■ What you should do:
If a line of the data below contains the string "fill", count it, then state the total alone.

■ Recorded data:
--------------------------------------------------

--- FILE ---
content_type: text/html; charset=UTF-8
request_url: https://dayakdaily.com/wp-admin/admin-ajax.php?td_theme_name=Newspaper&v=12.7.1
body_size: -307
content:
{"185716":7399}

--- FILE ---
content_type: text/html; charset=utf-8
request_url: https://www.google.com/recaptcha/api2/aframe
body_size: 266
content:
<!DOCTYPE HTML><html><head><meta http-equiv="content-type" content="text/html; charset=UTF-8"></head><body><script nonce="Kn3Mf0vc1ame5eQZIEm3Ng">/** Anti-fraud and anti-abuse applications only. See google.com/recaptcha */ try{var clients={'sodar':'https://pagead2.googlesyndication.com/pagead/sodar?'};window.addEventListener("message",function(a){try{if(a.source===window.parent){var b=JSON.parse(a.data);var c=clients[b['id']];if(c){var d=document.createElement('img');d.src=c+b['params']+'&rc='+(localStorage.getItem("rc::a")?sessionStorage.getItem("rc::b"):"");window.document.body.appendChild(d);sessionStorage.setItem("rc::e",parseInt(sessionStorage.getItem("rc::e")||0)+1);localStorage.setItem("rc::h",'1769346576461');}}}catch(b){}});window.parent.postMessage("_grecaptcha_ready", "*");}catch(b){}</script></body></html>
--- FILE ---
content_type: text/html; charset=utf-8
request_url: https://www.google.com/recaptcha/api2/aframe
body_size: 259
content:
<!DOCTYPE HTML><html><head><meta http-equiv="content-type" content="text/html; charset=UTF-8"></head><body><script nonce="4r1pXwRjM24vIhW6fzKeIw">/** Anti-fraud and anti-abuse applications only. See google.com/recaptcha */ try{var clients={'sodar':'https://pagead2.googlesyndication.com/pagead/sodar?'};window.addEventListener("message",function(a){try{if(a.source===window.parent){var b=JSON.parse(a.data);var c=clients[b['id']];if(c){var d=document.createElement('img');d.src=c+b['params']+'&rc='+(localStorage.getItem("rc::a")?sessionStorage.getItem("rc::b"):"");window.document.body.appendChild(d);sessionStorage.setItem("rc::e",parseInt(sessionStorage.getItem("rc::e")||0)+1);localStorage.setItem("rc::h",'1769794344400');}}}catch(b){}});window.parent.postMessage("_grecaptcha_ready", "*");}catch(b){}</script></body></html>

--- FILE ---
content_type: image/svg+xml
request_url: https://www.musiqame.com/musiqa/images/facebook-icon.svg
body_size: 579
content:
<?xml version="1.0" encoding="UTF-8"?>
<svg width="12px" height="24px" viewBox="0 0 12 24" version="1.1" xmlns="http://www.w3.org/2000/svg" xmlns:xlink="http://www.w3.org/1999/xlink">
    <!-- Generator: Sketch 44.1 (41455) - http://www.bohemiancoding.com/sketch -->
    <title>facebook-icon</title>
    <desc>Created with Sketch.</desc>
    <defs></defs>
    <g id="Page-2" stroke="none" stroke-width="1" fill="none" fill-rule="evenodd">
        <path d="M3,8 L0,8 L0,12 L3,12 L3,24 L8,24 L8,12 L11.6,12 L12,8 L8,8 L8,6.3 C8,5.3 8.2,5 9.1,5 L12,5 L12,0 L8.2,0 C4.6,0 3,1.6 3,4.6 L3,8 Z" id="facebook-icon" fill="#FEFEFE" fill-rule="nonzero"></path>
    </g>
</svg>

--------------------------------------------------

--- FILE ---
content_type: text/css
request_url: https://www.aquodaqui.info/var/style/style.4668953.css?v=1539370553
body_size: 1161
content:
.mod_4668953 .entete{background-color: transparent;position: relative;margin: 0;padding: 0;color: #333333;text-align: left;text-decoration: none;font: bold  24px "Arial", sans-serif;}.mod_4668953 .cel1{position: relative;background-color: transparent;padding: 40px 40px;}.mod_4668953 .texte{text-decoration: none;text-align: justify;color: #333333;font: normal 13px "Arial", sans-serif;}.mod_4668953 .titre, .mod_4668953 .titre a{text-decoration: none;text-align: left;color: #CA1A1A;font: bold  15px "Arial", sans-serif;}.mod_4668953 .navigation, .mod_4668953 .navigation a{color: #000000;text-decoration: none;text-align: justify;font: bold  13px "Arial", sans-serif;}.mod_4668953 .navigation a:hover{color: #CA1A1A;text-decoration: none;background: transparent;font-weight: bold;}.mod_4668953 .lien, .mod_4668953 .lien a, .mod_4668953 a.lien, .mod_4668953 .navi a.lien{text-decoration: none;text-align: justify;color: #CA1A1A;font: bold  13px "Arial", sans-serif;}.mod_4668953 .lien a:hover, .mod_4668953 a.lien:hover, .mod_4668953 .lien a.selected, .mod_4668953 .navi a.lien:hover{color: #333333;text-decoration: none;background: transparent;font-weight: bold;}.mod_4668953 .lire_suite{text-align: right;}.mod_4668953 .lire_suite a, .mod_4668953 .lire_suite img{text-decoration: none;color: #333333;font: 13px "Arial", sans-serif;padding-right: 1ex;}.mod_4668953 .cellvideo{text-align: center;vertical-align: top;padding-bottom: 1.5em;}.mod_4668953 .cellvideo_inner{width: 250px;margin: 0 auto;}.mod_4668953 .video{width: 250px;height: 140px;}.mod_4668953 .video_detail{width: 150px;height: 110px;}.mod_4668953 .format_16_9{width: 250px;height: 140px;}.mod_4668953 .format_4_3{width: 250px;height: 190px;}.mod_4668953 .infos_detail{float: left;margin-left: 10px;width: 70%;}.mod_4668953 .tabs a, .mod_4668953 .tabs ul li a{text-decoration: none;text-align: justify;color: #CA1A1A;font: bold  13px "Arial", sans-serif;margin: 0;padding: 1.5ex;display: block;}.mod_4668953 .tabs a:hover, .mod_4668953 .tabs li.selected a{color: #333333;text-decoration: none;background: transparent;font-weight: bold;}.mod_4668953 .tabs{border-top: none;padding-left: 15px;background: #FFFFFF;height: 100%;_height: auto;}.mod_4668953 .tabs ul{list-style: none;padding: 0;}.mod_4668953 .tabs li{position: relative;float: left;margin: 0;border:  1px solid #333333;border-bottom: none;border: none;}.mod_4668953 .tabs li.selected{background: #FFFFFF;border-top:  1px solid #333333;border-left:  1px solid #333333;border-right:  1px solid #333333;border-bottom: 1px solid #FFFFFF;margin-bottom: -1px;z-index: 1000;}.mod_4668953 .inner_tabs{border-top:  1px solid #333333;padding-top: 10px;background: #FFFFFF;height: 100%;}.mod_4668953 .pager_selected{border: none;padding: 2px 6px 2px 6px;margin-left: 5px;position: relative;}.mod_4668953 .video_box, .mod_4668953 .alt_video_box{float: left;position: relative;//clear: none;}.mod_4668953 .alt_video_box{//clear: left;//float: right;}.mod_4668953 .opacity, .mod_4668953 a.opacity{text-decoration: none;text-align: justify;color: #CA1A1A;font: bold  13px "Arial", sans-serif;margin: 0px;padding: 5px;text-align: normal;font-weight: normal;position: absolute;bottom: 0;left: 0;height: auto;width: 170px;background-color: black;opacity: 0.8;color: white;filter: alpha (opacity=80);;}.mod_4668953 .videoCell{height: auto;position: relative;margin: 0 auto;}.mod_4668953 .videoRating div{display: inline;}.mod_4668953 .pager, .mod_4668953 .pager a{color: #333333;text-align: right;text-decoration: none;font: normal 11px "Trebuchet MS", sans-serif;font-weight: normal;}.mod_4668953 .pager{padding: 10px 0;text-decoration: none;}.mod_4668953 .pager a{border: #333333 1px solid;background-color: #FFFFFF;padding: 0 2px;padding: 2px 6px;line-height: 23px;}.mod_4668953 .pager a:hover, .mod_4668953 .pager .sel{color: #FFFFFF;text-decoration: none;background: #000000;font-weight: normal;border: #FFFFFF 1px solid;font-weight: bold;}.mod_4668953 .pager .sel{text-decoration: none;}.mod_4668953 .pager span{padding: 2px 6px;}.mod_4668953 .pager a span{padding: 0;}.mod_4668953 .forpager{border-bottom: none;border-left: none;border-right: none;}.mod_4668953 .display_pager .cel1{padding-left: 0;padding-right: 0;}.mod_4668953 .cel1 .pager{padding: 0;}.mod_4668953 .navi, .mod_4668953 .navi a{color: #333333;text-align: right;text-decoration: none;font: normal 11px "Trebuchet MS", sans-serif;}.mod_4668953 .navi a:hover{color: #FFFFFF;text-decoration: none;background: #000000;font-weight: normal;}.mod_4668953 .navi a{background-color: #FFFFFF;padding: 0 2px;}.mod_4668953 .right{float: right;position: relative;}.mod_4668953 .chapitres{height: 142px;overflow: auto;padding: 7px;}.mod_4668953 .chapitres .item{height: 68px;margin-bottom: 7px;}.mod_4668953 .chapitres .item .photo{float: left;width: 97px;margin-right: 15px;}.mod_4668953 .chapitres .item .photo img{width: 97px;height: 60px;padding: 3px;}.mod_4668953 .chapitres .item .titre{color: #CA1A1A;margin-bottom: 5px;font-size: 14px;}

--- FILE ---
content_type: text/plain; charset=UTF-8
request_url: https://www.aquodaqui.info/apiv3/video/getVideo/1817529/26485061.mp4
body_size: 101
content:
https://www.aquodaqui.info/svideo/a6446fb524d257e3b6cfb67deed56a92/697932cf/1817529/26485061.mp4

--------------------------------------------------

■ Task output:
2